The causes of eating disorders are complex and each person who suffers is unique. Symptoms emerge out of interaction among biological, psychological, relational, and environmental forces that converge in an imperfect union. Often, these forces are the result of internal conflicts or familial dynamics and messages received while growing up. Sometimes, people with eating disorders have been shamed and subsequently feel shame.
Sometimes they have been shamed because they have an eating disorder. Parents often do and say things that in hindsight they wish they had not. Sometimes, family members are unaware of how their words, behaviors, or perhaps insensitivity may affect their struggling loved one. As a result, the eating disorder symptoms are reinforced because the sufferer’s self-worth and self-esteem continue to be compromised.
Sometimes attitudes and behaviors emerge in response to the overwhelming despair and hopelessness that accompanies watching a loved one starving herself/himself. Generally, feelings of shame continue for people with eating disorders throughout their disorder and often well in the recovery phase when there are no longer symptoms.

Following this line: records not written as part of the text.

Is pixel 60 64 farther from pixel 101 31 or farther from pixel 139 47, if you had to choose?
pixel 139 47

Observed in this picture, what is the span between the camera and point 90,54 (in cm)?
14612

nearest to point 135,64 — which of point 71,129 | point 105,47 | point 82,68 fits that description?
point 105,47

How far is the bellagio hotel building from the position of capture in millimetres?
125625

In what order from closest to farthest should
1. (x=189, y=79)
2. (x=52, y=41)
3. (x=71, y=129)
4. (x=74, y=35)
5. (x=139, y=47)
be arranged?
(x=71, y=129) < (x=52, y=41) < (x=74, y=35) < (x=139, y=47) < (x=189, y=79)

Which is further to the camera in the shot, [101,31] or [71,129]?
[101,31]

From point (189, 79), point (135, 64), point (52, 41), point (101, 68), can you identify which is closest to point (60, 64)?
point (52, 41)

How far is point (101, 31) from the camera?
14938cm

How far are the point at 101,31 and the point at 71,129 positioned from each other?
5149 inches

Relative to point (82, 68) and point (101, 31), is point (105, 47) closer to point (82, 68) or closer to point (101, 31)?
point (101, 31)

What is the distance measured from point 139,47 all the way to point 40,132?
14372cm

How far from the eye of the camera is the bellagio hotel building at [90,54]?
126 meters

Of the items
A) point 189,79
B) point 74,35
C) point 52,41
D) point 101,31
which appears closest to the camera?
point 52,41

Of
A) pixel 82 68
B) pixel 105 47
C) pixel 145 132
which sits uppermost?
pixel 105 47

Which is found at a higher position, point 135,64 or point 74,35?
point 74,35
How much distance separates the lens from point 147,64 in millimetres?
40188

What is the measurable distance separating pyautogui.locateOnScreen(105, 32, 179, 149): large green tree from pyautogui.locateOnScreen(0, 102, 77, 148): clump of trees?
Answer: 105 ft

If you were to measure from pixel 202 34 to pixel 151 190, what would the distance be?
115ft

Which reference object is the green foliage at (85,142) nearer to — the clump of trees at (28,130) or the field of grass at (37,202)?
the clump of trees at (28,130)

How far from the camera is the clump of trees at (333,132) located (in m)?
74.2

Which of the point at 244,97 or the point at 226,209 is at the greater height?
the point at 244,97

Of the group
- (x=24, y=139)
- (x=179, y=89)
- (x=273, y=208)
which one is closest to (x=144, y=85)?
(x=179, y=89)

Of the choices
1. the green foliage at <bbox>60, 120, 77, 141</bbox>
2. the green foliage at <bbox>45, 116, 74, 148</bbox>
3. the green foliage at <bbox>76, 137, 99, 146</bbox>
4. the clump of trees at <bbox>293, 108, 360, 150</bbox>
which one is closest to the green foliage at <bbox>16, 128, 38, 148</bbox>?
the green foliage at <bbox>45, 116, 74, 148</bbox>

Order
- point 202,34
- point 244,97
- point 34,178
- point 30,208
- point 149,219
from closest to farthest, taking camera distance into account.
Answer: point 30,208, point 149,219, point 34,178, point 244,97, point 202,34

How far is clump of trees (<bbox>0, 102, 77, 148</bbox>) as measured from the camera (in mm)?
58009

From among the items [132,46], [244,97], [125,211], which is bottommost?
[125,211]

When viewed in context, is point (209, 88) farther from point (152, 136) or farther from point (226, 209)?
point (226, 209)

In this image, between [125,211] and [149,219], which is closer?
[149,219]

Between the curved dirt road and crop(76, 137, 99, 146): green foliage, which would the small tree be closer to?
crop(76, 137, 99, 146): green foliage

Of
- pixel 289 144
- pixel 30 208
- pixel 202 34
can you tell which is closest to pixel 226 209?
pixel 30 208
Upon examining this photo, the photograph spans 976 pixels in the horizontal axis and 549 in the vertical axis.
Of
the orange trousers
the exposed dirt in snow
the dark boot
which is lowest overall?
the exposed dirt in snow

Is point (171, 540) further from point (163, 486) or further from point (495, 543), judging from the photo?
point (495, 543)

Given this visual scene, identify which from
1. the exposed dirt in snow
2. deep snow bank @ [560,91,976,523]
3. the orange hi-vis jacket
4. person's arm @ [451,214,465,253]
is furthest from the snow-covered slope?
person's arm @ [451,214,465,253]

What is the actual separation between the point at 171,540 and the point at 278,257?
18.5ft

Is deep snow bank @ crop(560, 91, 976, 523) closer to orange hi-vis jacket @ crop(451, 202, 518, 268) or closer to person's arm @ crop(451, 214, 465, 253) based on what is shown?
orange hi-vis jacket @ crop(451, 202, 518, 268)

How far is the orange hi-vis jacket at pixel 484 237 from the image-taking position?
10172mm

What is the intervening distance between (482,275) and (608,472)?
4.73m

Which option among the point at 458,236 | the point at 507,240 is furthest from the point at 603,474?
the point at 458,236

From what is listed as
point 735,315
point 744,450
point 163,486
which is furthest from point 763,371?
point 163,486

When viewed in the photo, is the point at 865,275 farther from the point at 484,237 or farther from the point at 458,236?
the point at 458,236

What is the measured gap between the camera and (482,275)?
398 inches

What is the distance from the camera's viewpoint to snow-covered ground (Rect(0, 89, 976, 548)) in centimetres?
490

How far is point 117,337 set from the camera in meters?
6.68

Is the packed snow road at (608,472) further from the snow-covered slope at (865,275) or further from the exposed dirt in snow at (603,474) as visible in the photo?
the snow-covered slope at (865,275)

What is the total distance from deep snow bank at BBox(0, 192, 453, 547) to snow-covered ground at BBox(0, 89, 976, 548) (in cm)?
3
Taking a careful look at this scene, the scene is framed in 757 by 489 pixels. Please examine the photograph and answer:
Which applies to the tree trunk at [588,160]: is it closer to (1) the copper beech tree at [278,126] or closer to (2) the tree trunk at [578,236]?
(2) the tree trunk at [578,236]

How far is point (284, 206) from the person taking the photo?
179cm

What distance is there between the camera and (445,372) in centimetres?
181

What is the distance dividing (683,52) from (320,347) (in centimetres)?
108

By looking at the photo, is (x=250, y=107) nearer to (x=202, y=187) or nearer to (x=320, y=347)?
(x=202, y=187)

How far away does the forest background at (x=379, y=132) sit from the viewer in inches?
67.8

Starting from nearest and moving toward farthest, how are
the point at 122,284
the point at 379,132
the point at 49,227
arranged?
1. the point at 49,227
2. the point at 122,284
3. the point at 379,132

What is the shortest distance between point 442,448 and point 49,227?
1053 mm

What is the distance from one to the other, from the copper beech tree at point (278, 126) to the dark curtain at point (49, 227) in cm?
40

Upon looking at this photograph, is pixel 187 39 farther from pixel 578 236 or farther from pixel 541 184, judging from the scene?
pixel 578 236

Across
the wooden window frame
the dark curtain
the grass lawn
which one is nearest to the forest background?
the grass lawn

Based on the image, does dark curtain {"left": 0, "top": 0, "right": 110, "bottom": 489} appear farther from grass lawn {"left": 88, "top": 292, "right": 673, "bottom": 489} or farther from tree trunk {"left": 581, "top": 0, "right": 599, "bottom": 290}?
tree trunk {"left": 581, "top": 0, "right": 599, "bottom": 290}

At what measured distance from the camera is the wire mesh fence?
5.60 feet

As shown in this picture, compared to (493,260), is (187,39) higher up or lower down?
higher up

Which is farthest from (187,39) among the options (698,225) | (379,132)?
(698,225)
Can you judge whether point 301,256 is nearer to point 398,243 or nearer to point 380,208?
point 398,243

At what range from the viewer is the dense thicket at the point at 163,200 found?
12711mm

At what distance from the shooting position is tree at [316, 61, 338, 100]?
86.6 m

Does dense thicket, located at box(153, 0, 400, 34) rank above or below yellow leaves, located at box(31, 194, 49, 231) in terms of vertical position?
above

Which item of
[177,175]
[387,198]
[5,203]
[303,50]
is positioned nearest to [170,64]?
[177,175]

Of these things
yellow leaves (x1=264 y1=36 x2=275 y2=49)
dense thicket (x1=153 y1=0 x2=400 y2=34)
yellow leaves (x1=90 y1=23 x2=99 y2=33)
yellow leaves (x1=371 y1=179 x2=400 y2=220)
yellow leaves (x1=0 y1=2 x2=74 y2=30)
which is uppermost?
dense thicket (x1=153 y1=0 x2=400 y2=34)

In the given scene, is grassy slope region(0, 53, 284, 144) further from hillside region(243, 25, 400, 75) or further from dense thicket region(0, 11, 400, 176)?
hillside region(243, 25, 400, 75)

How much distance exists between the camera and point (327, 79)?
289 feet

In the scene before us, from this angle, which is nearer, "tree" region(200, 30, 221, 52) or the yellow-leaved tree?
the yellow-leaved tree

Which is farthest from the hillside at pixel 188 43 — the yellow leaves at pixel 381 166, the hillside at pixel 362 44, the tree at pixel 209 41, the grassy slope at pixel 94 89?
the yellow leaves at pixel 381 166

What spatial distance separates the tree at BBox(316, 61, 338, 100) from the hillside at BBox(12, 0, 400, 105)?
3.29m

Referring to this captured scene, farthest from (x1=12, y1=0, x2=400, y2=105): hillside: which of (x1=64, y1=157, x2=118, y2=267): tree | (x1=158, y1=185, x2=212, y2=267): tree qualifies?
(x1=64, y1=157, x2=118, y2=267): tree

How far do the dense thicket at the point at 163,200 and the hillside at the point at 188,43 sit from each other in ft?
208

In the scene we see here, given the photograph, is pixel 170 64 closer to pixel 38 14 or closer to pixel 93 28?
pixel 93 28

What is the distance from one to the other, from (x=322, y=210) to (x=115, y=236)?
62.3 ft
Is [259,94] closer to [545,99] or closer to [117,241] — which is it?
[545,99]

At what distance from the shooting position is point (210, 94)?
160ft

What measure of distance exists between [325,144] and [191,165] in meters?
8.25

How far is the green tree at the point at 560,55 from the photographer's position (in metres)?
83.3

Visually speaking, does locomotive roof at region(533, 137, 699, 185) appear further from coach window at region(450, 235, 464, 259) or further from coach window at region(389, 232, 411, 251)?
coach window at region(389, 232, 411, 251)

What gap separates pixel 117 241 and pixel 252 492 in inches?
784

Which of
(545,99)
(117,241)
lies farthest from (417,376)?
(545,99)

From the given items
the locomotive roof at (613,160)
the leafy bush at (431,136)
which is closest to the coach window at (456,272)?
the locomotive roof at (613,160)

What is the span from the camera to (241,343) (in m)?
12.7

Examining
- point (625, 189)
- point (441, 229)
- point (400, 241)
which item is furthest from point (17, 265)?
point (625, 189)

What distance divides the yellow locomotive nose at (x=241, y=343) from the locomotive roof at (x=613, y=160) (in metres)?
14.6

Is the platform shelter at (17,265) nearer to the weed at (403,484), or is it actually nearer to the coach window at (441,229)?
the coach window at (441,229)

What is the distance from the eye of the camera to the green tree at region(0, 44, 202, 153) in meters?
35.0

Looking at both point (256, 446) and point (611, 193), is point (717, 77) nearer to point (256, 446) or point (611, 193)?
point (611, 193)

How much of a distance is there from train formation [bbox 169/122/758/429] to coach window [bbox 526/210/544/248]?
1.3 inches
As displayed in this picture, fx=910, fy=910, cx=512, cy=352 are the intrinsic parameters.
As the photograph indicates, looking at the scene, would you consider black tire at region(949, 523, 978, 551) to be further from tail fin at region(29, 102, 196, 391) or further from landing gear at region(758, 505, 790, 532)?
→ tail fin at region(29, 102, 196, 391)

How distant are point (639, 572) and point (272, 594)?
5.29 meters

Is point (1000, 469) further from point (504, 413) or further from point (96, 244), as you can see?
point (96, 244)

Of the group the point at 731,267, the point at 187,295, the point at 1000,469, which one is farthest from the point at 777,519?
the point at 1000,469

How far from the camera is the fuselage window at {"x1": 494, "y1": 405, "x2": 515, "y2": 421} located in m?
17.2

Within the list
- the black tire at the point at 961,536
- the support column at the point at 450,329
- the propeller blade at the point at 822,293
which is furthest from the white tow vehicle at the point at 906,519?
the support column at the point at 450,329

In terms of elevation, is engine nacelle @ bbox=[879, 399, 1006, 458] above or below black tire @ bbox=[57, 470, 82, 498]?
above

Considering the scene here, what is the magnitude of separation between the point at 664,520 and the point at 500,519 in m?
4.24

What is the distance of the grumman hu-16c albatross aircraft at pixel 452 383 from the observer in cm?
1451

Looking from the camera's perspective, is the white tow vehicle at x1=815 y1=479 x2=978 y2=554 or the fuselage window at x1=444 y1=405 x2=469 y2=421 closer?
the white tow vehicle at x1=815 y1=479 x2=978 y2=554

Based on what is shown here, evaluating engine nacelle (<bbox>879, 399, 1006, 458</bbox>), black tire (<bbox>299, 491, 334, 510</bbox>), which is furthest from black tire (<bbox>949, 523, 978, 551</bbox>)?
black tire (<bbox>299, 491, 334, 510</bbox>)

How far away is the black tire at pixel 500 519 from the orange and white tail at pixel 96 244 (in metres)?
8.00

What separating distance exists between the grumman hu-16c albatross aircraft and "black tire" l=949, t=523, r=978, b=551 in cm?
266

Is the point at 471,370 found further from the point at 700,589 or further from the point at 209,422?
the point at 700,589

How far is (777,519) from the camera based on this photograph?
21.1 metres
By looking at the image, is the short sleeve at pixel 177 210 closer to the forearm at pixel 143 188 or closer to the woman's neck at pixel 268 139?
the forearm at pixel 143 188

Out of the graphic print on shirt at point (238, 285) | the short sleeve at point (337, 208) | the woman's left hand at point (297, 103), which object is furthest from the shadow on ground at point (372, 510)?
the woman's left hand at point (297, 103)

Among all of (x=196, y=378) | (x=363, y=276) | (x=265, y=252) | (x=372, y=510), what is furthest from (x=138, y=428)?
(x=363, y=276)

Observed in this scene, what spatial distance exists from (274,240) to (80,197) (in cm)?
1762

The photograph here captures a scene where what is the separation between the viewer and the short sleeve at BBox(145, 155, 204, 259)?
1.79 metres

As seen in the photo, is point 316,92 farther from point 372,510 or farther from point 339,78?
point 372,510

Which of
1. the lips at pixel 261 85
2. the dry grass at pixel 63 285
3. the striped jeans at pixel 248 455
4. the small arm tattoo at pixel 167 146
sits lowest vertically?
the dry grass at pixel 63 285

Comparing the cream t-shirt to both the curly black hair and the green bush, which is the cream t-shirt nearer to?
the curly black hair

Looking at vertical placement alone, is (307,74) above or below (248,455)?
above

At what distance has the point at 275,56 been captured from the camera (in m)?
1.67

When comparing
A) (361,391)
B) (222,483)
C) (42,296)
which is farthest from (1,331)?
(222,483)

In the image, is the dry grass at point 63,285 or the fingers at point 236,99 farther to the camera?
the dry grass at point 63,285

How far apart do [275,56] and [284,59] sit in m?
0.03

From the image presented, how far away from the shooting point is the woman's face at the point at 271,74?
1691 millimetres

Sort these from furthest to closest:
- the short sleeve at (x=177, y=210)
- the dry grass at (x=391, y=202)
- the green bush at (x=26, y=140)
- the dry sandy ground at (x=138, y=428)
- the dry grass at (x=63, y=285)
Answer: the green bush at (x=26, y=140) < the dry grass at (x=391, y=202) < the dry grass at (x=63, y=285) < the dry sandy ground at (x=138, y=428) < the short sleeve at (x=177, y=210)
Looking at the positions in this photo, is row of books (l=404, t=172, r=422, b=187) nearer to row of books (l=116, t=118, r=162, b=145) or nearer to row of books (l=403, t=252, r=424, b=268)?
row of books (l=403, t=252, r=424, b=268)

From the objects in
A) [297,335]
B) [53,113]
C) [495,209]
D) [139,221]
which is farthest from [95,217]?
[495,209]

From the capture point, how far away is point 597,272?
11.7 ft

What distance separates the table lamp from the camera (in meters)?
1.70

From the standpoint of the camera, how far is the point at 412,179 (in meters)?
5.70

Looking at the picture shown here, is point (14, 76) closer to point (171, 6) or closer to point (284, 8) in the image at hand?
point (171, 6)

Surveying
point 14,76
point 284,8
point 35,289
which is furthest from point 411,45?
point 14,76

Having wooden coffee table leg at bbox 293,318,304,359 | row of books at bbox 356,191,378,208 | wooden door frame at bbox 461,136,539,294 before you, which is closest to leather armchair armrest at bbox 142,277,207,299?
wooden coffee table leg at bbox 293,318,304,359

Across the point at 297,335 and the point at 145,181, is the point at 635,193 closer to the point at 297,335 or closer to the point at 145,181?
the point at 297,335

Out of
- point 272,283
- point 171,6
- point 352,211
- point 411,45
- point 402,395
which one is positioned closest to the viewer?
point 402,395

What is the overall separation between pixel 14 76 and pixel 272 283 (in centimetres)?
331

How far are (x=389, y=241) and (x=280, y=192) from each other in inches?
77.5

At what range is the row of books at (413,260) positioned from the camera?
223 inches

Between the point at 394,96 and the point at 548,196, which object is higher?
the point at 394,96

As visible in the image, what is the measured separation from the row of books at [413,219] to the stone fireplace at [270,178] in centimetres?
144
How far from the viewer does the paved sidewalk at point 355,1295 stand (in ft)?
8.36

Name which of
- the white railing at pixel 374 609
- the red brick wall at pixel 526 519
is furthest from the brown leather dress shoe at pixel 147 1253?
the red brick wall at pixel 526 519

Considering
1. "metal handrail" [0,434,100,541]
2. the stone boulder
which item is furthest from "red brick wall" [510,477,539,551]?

What is shame? And, why is it so impactful in the life of a person with an eating disorder?
There are many understandings of what shame is and the purpose it serves. Merriam-Webster describes it as a “condition of humiliating disgrace or disrepute.” Other understandings include a state of humiliation caused by the consciousness of wrong or foolish behavior. Shame can involve a loss of respect or esteem or state of dishonor.
People with eating disorders often have an added dimension to shameful feelings. They believe that they are wrong or bad. But what has contributed to their beliefs? What do they think they are guilty of, and why is shame their response? In my experience in treating people with eating disorders over many years, anger, envy, and competition help explain the added dimension of their shame.
Those with eating disorders tend to feel ashamed for being angry. Not only do the symptoms speak their anger, but they punish as well for being angry.
Most people who have never had an eating disorder and those who have recovered feel deep compassion for the sufferer. But often, the person with the eating disorder does not perceive kindness, but rather an envy of her/his determination and endurance; the ability to resist is somehow perceived as exemplary. Embedded in the perception of envy is competition. The impression that others are envious enables the sufferer to be on the attack; her/his weapon is weight and pursuit of the body ideal through the symptoms and rituals.
An internal competitive state is set up; winning is the only acceptable outcome. Winning, in the throes of an eating disorder, means being the thinnest—or thinner than those who the person with eating disorder perceives as envious. However, sometimes they are themselves envious of the freedom others have in being able to eat and feel comfortable in clothing. And underneath all of these battles, they are ashamed of their envy.
Recovery from unnecessary shame entails helping someone get comfortable with angry, envious, and competitive and hostile feelings toward others. Helping sufferers to go deeper than shame, to pursue what other emotions or states underlie or initiated a shame response are keys in recovery. Who or what makes them angry and to whom do they need to communicate their angry feelings? Sometimes family members need to confront their attitudes and behaviors toward their loved one who has an eating disorder. Occasionally these attitudes have predated the eating disorder and have contributed to their loved one’s negative self-perception.
What in life do they envy? What do they desire? What are they competing for, and what are their goals and dreams? How do they go about reaching them? When shame is prominent, none of these questions is easy to answer.
Helping individuals dismantle shame is a priority in recovery.